#### SOURCE DATA ####
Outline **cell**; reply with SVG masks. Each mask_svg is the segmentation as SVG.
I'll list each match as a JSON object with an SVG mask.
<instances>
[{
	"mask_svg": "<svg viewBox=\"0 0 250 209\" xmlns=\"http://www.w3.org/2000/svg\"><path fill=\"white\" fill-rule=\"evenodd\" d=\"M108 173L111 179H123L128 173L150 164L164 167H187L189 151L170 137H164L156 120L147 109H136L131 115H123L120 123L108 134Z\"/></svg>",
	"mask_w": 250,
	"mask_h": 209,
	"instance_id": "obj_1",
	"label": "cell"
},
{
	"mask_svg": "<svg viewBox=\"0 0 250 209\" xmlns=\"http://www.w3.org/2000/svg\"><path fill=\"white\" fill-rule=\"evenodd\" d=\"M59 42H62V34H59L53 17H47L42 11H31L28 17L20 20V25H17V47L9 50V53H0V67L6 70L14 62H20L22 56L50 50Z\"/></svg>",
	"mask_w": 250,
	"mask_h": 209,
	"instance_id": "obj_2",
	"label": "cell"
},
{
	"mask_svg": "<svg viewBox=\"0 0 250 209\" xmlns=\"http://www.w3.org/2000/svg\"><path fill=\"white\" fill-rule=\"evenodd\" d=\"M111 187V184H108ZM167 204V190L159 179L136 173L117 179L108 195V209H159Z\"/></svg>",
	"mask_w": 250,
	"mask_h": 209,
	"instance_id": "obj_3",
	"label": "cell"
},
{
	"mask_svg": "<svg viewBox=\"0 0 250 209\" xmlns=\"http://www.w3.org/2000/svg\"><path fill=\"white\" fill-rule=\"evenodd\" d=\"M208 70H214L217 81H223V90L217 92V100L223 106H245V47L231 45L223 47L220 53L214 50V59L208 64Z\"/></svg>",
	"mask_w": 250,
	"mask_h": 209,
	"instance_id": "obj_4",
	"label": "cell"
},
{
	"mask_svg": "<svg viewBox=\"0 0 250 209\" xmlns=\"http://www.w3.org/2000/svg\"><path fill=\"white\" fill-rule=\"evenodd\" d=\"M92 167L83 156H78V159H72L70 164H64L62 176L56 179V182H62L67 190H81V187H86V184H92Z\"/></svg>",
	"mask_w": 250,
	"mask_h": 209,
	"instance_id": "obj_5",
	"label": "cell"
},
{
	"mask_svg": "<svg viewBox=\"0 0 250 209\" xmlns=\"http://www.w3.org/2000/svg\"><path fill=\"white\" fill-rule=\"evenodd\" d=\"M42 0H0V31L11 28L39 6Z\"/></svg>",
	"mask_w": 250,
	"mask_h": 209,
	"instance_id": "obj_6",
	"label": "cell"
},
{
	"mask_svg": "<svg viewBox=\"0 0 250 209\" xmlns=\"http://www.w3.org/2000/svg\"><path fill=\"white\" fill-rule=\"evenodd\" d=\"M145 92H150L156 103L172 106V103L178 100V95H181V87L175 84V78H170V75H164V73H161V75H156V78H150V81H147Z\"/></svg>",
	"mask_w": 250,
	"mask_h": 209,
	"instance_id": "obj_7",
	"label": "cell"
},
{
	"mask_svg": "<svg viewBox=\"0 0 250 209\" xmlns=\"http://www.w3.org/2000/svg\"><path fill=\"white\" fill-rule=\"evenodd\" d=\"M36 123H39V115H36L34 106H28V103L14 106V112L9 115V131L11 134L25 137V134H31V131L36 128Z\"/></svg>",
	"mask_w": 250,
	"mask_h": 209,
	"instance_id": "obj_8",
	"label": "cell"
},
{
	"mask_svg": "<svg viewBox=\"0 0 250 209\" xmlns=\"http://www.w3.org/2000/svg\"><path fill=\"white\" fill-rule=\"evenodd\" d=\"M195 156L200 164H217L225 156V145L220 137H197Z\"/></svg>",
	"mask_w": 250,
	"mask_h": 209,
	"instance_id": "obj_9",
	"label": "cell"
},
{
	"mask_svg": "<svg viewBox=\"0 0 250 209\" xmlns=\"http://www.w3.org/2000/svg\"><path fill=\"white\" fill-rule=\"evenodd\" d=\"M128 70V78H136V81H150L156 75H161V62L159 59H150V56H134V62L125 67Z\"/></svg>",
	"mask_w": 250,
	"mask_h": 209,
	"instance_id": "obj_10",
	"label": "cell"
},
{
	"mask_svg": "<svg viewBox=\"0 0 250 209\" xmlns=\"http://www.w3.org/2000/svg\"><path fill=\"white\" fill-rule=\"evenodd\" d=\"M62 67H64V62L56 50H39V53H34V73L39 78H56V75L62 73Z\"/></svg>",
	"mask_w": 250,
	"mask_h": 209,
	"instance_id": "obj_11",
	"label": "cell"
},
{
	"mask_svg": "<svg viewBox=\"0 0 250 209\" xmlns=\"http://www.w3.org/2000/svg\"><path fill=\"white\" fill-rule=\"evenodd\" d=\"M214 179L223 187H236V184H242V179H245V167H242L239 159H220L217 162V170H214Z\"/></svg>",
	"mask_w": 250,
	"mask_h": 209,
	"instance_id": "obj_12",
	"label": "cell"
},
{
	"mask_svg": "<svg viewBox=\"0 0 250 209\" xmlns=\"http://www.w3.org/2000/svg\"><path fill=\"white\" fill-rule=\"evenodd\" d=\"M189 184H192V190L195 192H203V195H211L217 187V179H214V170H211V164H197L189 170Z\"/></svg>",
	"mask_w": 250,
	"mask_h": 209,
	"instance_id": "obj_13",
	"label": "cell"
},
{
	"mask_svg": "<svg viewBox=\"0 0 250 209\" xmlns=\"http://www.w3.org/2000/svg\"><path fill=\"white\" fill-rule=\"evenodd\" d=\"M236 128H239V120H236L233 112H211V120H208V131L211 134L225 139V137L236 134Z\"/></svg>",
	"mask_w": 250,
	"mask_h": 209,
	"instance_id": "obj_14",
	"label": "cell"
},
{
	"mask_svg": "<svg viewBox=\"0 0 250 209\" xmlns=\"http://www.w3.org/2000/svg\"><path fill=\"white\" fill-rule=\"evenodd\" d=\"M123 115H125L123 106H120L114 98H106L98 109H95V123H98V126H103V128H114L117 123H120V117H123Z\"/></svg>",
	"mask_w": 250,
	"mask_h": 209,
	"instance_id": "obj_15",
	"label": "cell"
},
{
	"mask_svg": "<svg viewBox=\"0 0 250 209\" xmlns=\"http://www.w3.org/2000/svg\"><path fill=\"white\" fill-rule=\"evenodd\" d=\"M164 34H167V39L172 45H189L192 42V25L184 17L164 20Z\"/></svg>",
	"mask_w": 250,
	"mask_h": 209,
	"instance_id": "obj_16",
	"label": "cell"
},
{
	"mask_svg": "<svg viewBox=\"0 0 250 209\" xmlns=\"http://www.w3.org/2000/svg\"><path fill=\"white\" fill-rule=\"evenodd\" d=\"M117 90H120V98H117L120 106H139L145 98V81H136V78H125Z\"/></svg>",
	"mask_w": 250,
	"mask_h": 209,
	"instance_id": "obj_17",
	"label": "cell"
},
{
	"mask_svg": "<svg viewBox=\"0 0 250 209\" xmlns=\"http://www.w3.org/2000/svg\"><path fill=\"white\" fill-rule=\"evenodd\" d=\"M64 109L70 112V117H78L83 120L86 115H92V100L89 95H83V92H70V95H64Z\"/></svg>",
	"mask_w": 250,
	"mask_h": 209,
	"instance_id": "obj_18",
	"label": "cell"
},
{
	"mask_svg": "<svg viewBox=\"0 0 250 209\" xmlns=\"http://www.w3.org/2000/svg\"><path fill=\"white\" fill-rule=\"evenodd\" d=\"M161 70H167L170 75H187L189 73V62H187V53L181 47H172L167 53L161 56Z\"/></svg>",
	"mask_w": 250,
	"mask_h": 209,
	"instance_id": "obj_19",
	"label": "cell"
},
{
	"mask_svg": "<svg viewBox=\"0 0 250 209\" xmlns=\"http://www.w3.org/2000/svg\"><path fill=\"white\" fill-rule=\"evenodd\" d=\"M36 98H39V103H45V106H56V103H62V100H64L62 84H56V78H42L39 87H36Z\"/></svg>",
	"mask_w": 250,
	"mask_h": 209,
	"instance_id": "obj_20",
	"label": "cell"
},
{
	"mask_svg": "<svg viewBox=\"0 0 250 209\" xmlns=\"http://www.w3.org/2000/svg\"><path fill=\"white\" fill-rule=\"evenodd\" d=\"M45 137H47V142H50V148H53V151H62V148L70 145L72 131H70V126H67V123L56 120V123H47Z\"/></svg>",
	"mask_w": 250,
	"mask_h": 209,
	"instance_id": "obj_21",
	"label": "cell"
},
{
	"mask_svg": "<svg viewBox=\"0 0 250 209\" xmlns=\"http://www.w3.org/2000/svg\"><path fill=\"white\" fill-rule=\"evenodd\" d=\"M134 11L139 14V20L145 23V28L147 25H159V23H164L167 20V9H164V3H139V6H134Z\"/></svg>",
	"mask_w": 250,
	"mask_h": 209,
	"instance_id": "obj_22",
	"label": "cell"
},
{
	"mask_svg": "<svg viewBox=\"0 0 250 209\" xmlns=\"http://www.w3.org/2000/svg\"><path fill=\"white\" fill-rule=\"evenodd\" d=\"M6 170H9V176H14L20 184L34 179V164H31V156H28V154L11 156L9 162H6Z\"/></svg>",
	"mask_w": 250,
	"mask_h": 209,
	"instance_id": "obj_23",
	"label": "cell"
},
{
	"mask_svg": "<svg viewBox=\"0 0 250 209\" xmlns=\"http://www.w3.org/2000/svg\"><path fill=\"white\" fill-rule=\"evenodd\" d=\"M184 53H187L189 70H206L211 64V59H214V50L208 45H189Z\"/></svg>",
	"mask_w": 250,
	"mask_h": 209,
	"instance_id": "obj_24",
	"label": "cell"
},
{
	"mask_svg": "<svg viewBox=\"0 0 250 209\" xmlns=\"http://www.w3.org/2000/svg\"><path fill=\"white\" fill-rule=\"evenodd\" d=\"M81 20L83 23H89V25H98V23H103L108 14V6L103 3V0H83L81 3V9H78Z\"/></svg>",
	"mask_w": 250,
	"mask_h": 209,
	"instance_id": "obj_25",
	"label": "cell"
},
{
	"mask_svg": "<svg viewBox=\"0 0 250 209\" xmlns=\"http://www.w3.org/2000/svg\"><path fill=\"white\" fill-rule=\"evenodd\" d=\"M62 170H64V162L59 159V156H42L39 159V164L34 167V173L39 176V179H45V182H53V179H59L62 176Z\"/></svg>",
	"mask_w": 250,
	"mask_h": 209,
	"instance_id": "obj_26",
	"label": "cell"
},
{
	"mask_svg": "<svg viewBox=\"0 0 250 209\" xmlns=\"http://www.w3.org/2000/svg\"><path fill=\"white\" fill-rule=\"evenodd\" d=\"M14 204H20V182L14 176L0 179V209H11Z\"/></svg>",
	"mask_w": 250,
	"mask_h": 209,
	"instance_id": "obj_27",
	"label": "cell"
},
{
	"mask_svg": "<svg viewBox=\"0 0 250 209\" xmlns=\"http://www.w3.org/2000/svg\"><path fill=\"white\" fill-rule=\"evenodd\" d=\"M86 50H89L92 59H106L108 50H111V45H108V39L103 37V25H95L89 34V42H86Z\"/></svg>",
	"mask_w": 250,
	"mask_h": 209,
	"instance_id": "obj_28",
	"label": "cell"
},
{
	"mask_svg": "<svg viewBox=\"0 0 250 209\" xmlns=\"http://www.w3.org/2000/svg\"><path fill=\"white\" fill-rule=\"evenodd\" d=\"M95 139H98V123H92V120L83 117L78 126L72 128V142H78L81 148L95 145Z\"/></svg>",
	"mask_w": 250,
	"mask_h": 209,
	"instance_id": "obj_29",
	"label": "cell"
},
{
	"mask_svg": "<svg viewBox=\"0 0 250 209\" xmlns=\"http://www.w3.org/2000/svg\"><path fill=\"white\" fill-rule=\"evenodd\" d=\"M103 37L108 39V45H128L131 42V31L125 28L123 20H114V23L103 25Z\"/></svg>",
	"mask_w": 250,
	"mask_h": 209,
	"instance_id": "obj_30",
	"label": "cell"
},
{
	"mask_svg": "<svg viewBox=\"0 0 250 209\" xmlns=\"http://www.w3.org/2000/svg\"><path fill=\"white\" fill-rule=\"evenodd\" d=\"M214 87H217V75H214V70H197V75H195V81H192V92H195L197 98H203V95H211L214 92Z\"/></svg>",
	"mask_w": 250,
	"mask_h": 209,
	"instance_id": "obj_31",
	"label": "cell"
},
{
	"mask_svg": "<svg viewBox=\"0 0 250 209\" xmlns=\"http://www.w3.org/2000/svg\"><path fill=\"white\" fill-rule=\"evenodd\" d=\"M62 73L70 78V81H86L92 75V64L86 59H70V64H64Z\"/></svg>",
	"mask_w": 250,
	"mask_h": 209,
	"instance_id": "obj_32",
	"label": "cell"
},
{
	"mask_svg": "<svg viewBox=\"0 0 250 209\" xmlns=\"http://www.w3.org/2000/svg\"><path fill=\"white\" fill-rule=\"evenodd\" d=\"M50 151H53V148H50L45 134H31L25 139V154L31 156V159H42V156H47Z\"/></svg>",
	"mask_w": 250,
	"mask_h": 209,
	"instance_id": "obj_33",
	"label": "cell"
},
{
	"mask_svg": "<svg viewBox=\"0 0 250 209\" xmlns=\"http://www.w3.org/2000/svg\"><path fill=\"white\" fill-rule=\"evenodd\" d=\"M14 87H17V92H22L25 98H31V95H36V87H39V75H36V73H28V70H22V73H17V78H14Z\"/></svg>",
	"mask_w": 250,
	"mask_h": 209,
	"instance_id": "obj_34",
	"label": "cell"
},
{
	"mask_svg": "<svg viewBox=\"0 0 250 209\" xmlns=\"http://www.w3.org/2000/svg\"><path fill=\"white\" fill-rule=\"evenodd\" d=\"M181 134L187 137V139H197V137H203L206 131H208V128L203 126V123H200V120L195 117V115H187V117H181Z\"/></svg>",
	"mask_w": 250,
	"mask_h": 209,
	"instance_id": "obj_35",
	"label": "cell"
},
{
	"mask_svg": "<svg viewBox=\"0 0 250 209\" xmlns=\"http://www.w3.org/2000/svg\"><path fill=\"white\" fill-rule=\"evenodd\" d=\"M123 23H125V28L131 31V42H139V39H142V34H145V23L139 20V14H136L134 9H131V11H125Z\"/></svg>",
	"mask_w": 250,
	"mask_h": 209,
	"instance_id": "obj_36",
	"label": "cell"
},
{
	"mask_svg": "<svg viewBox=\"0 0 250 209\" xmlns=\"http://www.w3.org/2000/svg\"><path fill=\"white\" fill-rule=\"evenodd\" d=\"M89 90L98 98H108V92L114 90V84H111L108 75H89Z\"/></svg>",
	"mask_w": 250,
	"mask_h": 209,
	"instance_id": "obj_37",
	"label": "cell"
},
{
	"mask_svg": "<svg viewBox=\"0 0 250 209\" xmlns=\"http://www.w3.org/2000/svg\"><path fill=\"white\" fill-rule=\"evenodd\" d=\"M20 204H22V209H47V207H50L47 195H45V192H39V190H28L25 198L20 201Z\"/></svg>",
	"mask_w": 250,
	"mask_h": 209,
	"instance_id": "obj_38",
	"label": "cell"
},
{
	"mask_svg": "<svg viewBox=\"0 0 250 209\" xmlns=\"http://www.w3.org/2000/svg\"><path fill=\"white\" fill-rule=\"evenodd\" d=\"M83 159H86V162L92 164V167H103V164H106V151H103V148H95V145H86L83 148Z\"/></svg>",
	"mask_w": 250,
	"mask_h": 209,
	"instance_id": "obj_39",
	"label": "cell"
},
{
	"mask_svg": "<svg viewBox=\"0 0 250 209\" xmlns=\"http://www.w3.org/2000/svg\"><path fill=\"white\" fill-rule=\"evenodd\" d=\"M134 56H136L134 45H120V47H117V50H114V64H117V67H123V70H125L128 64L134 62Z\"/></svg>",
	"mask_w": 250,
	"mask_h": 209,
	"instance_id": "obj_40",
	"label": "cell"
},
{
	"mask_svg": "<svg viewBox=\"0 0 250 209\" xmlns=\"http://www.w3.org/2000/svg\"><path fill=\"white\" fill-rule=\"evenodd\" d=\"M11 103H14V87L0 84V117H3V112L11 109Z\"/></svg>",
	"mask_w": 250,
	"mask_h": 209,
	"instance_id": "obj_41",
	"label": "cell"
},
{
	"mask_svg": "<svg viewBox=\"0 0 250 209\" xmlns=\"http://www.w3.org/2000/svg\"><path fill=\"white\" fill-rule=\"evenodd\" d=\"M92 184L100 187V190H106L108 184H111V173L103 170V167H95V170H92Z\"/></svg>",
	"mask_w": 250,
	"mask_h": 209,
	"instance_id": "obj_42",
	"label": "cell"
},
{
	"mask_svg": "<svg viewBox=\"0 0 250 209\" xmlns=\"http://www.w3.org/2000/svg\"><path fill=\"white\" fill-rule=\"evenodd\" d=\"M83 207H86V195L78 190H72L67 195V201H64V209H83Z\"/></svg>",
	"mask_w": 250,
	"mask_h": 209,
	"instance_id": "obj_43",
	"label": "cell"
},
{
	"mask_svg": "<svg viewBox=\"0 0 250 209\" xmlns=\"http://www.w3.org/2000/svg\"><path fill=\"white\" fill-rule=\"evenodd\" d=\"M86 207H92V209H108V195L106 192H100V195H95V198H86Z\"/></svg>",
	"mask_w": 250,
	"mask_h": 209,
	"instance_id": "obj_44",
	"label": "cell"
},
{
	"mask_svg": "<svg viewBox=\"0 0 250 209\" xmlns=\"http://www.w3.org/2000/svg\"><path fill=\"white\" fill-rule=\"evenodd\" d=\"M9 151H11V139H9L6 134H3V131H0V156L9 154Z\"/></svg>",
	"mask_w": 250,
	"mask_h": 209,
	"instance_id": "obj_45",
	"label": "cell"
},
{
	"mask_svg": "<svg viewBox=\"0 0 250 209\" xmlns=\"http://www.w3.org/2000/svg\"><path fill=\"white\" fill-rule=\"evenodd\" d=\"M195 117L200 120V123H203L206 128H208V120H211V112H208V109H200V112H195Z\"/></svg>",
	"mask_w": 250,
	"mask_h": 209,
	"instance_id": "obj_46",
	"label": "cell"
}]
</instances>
####
**GIVEN PROBLEM**
Reproduce the lines verbatim, starting with the first line and continuing up to and including the line that contains "187V184H108ZM167 204V190L159 179L136".

**FINAL ANSWER**
Outline **cell**; reply with SVG masks. Each mask_svg is the segmentation as SVG.
I'll list each match as a JSON object with an SVG mask.
<instances>
[{
	"mask_svg": "<svg viewBox=\"0 0 250 209\" xmlns=\"http://www.w3.org/2000/svg\"><path fill=\"white\" fill-rule=\"evenodd\" d=\"M108 173L111 179H123L128 173L150 164L164 167H187L189 151L170 137H164L156 120L147 109H136L131 115H123L120 123L108 134Z\"/></svg>",
	"mask_w": 250,
	"mask_h": 209,
	"instance_id": "obj_1",
	"label": "cell"
},
{
	"mask_svg": "<svg viewBox=\"0 0 250 209\" xmlns=\"http://www.w3.org/2000/svg\"><path fill=\"white\" fill-rule=\"evenodd\" d=\"M59 42H62V34H59L53 17H47L42 11H31L28 17L20 20V25H17V47L9 50V53H0V67L6 70L14 62H20L22 56L50 50Z\"/></svg>",
	"mask_w": 250,
	"mask_h": 209,
	"instance_id": "obj_2",
	"label": "cell"
},
{
	"mask_svg": "<svg viewBox=\"0 0 250 209\" xmlns=\"http://www.w3.org/2000/svg\"><path fill=\"white\" fill-rule=\"evenodd\" d=\"M111 187V184H108ZM167 204V190L159 179L136 173L117 179L108 195V209H159Z\"/></svg>",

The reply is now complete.